The best products balance all three very effectively. So a UCD process is actually one that also is business-centred and technology-centred. That's a lot of centres... but the secret is mutual gain.
Usually, unless we create something that somebody wants to do ('Desire') it's going to fail. So usually, the reason we call this user-centred is that unless we have users, nothing else works; but as we said in reality the game is mutual gain. We can give users lots of things they want to do, but where is the business value? When we find overlap between user-benefit and business-benefit, those are the magic moments that will make a system or business successful.

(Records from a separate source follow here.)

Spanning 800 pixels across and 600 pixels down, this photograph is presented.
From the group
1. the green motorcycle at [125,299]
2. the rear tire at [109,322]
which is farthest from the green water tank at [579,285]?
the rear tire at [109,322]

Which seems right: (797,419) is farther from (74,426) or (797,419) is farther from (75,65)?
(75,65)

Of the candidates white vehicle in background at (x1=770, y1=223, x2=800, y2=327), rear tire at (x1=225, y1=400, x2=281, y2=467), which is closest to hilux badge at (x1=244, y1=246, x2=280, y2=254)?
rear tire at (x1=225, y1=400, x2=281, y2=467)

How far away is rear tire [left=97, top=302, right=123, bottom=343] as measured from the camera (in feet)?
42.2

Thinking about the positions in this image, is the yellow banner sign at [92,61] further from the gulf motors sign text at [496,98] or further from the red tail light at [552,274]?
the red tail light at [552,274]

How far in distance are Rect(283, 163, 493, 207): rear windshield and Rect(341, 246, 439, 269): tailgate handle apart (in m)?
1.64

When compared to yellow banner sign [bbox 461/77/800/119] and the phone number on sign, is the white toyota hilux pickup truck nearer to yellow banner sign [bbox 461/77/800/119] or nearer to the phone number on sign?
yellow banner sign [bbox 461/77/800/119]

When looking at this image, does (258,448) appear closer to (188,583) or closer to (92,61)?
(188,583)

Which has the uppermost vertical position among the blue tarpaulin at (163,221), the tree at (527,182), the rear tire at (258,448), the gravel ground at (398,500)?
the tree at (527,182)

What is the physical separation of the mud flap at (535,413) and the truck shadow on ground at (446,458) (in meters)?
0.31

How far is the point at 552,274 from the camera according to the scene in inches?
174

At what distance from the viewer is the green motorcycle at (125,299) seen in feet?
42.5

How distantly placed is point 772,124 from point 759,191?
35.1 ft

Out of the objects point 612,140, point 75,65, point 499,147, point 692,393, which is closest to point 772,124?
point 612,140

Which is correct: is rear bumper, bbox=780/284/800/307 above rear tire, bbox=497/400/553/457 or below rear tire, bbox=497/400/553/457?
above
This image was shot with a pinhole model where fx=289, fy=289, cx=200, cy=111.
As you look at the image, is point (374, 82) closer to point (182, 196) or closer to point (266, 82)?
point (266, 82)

Sometimes a business just has to do something. It might be a regulatory requirement for example. But even this requires attention to the 'desire' element. In this case, the base system comes first. "We need a system to get customers to sign our new terms and conditions". Viability is ticked as it's a 'must do', but now we have to address 'desire'. How do we make people do this? It's best if they want to do it as it will happen faster and they will be happier - but what motivates them?
Finally - UCD should have a success metric of user happiness. User happiness is a user benefit that overlaps with business benefits, but is often left unconsidered. In internal systems it leads to staff loyalty and lowered support costs, in customer-facing systems it generates increased trade and loyalty. But more than that, because loyalty can be generated simply by having the right product at the right price and not letting people down on delivery. That's all good, but you can go further. When you get customers emotionally invested in something, you move from simple loyalty, to advocacy, which is a far more valuable attribute for business. It's 'experience' that generates this emotional attachment...
Words: 576 - Doh!
Thanks to / people to read: Alan Cooper - The Inmates are Running the Asylum; Lou Carbone - Clued In.